EXERCICE 1:
Reprenez le passage de l'article sur la répression à Damas qui commence à « Il a évoqué » et se termine à « morts, selon l’OSDH. », en remplaçant « ambassades » par « représentations diplomatiques ».
EXERCICE 2:
Rédigez la suite de l'article sur les manifestations à Damas, à partir de sa dernière phrase.

Archives de catégorie : Okupa y resiste

[Syrie] A Damas, le régime ouvre le feu sur des milliers de manifestants

Syrie: tirs sur des milliers de manifestants près du centre de Damas

Les forces de sécurité syriennes ont tiré samedi sur des milliers de personnes participant à des funérailles dans le quartier de Mazzé, à Damas, le premier rassemblement de cette ampleur tout près du coeur de la capitale depuis le début de la révolte en mars 2011.

Capture d'écran d'une vidéo diffusée sur YouTube montrant des manifestants portant le cercueil d'une victime de la répression syrienne, le 18 février 2012 à Damas dans le quartier de Mazzé

Capture d’écran d’une vidéo diffusée sur YouTube montrant des manifestants portant le cercueil d’une victime de la répression syrienne, le 18 février 2012 à Damas dans le quartier de Mazzé

Dans le même temps, le vice-ministre chinois des Affaires étrangères, Zhai Jun a appelé le régime, l’opposition et les rebelles, à « cesser immédiatement les violences », à l’issue d’un entretien avec le président Bachar al-Assad.

Un manifestant a été tué et plusieurs autres blessés à Mazzé, un quartier stratégique du centre-ouest de Damas, dans les funérailles de manifestants tués la veille dans le même quartier, selon l’Observatoire syrien des droits de l’Homme (OSDH).

« Les funérailles se sont transformées en manifestation à Mazzé. C’est le rassemblement massif le plus proche de la Place des Omeyyades », la célèbre place du centre-ville, a affirmé à l’AFP Rami Abdel Rahmane, chef de l’OSDH.

« C’est la première fois que des manifestations revêtent une telle ampleur jusqu’au centre de Damas », a déclaré à l’AFP Mohammad Chami, porte-parole des militants dans la province de Damas.

Selon lui, les funérailles ont rassemblé « 15.000 personnes », malgré la menace des services de sécurité et la neige qui tombait samedi sur Damas.

Il a évoqué des « tirs nourris » contre les manifestants. « Après les tirs, les gens se sont cachés là où ils le pouvaient », a-t-il ajouté.

« La télévision d’Etat n’a pas couvert les faits alors qu’ils se déroulaient à quelques pas » de ses locaux, a-t-il précisé.

Surplombé par le palais présidentiel, le quartier de Mazzé abrite de nombreuses ambassades, des bâtiments gouvernementaux et des services de sécurité.

Une campagne de perquisitions et d’arrestations était en cours dans le quartier, selon l’OSDH.

Vendredi, des manifestations inédites avaient secoué le quartier avant d’être réprimées par les forces de sécurité, faisant au moins quatre morts, selon l’OSDH.

La capitale était jusqu’à présent plus habituée aux rassemblements massifs de partisans du régime du président Assad.

Cinq civils ont été tués au total samedi dans la répression, selon l’OSDH.

Face à cette contestation qui prend de l’ampleur et à la poursuite de l’offensive du régime contre les villes rebelles, le vice-ministre chinois des Affaires étrangères, Zhai Jun, a appelé « le gouvernement, l’opposition et les hommes armés à arrêter immédiatement les actes de violences », estimant que le calme devait revenir « le plus rapidement possible ».

ENREGISTREMENTS:
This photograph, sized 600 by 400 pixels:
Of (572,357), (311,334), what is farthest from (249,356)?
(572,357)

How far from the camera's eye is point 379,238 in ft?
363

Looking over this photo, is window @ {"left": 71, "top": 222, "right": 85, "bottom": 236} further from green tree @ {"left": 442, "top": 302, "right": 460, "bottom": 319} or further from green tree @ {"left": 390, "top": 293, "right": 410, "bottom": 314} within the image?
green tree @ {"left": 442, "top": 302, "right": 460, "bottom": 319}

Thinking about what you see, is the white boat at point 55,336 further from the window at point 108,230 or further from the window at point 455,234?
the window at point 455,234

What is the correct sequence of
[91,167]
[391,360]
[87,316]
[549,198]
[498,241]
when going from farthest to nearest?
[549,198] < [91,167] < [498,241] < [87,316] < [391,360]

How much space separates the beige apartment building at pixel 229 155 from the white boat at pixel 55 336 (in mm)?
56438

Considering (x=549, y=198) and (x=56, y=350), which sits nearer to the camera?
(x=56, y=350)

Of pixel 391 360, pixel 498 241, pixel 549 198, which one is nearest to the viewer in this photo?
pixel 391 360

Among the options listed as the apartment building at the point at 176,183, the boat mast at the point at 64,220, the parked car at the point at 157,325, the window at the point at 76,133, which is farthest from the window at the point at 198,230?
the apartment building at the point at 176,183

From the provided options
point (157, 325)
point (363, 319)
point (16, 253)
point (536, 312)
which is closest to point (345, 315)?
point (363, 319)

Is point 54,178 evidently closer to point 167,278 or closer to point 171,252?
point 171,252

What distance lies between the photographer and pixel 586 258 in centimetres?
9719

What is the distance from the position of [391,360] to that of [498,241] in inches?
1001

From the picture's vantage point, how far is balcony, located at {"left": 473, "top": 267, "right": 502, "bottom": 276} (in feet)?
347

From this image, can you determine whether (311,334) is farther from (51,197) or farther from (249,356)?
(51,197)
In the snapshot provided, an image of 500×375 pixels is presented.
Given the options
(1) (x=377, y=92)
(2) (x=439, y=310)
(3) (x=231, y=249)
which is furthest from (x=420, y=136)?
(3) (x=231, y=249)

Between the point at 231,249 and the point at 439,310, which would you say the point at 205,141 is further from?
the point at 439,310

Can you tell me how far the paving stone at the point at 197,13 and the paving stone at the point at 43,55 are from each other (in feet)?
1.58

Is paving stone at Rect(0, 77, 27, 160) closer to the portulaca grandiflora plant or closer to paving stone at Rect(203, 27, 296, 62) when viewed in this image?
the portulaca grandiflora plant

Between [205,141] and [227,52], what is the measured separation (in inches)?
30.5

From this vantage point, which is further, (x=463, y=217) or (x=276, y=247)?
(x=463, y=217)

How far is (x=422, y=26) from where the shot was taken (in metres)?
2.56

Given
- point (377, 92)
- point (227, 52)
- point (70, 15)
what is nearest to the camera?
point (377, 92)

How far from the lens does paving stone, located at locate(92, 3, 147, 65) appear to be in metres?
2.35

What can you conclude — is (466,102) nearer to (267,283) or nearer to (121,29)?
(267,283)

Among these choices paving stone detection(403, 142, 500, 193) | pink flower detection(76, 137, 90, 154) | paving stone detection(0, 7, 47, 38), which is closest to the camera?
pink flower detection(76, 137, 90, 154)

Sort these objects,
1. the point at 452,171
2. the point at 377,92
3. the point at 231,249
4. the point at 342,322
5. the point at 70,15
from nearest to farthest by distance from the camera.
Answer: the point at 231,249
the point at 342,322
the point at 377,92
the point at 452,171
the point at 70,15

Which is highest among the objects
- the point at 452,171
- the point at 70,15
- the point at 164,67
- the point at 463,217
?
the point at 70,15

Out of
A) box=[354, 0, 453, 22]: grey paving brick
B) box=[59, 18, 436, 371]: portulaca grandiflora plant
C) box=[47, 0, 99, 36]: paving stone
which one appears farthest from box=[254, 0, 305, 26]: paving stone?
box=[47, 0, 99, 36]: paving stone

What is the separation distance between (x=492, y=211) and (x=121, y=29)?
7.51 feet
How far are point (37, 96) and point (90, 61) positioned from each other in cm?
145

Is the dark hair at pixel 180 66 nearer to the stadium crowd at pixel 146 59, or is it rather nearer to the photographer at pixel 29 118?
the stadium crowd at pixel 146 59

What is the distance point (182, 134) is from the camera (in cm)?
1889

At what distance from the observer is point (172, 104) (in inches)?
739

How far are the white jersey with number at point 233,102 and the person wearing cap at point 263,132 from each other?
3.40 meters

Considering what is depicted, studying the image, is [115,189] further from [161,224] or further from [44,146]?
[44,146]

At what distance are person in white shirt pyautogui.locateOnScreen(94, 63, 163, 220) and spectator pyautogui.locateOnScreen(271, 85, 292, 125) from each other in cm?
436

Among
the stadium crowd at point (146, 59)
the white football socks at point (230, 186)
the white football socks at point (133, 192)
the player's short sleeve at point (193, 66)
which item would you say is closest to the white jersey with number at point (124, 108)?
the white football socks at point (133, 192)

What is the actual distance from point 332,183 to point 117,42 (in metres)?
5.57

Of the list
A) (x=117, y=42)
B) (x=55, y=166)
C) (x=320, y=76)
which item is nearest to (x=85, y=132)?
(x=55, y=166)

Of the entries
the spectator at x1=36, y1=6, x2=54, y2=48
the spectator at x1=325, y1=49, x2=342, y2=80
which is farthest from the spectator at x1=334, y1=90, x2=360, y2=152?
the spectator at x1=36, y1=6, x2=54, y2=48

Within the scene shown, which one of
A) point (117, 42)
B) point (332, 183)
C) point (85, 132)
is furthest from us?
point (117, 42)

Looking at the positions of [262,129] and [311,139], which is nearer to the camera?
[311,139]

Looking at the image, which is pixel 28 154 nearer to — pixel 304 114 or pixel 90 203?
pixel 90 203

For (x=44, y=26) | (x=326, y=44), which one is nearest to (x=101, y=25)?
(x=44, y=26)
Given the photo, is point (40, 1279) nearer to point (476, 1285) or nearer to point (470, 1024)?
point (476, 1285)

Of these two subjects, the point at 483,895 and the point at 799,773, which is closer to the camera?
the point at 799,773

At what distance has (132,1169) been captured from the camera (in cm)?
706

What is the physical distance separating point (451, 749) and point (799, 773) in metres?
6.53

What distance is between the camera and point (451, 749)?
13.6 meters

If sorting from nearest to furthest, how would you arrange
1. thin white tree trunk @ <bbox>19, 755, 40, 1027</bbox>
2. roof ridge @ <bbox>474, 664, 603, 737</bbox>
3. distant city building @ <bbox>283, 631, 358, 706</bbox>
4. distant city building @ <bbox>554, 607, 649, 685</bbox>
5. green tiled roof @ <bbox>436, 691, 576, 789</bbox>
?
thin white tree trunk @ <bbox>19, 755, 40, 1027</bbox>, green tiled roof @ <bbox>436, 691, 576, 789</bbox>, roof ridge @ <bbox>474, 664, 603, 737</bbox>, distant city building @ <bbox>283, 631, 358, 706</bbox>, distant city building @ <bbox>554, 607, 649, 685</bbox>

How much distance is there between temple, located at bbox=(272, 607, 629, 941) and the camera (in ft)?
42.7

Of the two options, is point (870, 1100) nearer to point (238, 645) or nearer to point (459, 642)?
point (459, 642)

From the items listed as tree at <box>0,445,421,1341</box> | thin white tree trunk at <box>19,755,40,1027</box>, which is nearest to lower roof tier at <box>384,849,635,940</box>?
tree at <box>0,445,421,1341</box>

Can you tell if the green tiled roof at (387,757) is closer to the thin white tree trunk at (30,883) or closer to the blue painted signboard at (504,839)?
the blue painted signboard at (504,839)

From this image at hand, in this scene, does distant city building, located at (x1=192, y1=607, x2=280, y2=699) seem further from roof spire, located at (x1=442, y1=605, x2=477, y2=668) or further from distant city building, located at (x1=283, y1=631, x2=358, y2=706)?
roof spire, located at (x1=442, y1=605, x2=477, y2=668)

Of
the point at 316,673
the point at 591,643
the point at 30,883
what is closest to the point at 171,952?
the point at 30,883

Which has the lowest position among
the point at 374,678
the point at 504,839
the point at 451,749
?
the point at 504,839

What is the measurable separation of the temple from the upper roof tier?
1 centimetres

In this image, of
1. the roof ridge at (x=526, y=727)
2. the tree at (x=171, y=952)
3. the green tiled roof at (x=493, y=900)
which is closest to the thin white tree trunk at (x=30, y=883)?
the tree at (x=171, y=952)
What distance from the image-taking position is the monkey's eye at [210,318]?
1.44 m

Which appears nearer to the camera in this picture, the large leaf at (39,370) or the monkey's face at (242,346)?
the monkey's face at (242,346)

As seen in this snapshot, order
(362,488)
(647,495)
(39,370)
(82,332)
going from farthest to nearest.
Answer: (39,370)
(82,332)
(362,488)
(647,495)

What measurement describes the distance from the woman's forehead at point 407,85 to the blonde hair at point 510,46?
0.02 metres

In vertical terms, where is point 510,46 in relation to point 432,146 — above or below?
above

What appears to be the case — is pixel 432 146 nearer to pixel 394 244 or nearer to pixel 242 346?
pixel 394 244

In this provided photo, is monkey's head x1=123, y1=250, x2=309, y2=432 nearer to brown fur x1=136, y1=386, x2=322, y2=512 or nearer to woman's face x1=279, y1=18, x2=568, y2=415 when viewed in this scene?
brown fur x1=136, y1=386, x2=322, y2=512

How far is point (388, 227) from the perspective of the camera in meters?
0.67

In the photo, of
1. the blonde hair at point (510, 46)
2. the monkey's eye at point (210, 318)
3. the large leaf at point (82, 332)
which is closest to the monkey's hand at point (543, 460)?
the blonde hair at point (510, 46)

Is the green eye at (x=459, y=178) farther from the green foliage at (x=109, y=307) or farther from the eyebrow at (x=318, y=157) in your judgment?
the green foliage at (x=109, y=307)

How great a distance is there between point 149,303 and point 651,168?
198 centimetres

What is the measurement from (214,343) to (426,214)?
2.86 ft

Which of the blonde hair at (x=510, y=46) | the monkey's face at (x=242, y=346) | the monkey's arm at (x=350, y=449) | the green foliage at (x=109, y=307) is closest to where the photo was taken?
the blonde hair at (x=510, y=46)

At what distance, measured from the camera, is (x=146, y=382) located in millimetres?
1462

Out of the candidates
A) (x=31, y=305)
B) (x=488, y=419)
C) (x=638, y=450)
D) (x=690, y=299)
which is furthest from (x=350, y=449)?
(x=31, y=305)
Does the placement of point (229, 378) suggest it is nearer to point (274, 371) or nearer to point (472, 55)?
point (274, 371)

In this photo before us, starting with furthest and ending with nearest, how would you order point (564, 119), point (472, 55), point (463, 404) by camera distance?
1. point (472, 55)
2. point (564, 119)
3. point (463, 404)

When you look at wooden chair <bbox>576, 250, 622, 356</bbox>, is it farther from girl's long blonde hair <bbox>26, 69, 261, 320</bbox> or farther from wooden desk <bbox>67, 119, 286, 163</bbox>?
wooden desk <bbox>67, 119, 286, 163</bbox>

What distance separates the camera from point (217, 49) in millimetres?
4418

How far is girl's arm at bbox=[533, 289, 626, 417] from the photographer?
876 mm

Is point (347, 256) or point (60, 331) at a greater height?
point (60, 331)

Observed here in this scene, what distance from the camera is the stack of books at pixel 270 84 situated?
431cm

RÉPONSE 1:
Il a évoqué des « tirs nourris » contre les manifestants. « Après les tirs, les gens se sont cachés là où ils le pouvaient », a-t-il ajouté.

« La télévision d’Etat n’a pas couvert les faits alors qu’ils se déroulaient à quelques pas » de ses locaux, a-t-il précisé.

Surplombé par le palais présidentiel, le quartier de Mazzé abrite de nombreuses représentations diplomatiques, des bâtiments gouvernementaux et des services de sécurité.

Une campagne de perquisitions et d’arrestations était en cours dans le quartier, selon l’OSDH.

Vendredi, des manifestations inédites avaient secoué le quartier avant d’être réprimées par les forces de sécurité, faisant au moins quatre morts, selon l’OSDH.

RÉPONSE 2:
Avec Moscou, Pékin a bloqué à deux reprises des résolutions à l’ONU condamnant la répression en Syrie, qui a fait des milliers de morts depuis mars 2011, selon des militants des droits de l’Homme.

Avant sa visite, l’émissaire avait rappelé que son pays n’approuverait « pas une intervention armée en Syrie, ni l’avènement par la force d’un soi-disant +changement de régime+ ».

Samedi, M. Assad a dit « apprécier la position de la Chine » et répété que les événements en Syrie visaient selon lui « à diviser ce pays, à porter un coup à sa position géopolitique et à son rôle historique dans la région ».

La veille, il avait à nouveau évoqué des réformes, tout en prévenant qu’elles ne pourraient se faire qu’avec un retour au calme.

Les autorités syriennes ont prévu un référendum le 26 février sur un projet de nouvelle Constitution supprimant l’hégémonie du parti Baas, mais l’opposition et les militants pro-démocratie ont annoncé leur volonté de boycotter le scrutin qualifié de « plaisanterie » par Washington.

L’émissaire chinois a toutefois souhaité samedi que le référendum, de même que les élections législatives prévues trois mois plus tard, « se déroulent sans obstacle ».

Mais vendredi, les milliers de manifestants mobilisés à travers le pays ont réclamé plus que des réformes, scandant « Dégage! » à l’adresse du président Assad ou encore « Nous ne plierons pas face aux chars et aux canons ».

Relativement peu touchée par la révolte, la ville d’Alep Nord) a également vu des manifestants mobilisés, aux cris de « liberté pour toujours, que tu le veuilles ou non Bachar ».

Selon la chaîne américaine NBC, qui cite des responsables américains de la Défense, un « bon nombre » de drones militaires et des services de renseignement américains opèrent au-dessus de la Syrie pour suivre les attaques des militaires contre l’opposition et les civils.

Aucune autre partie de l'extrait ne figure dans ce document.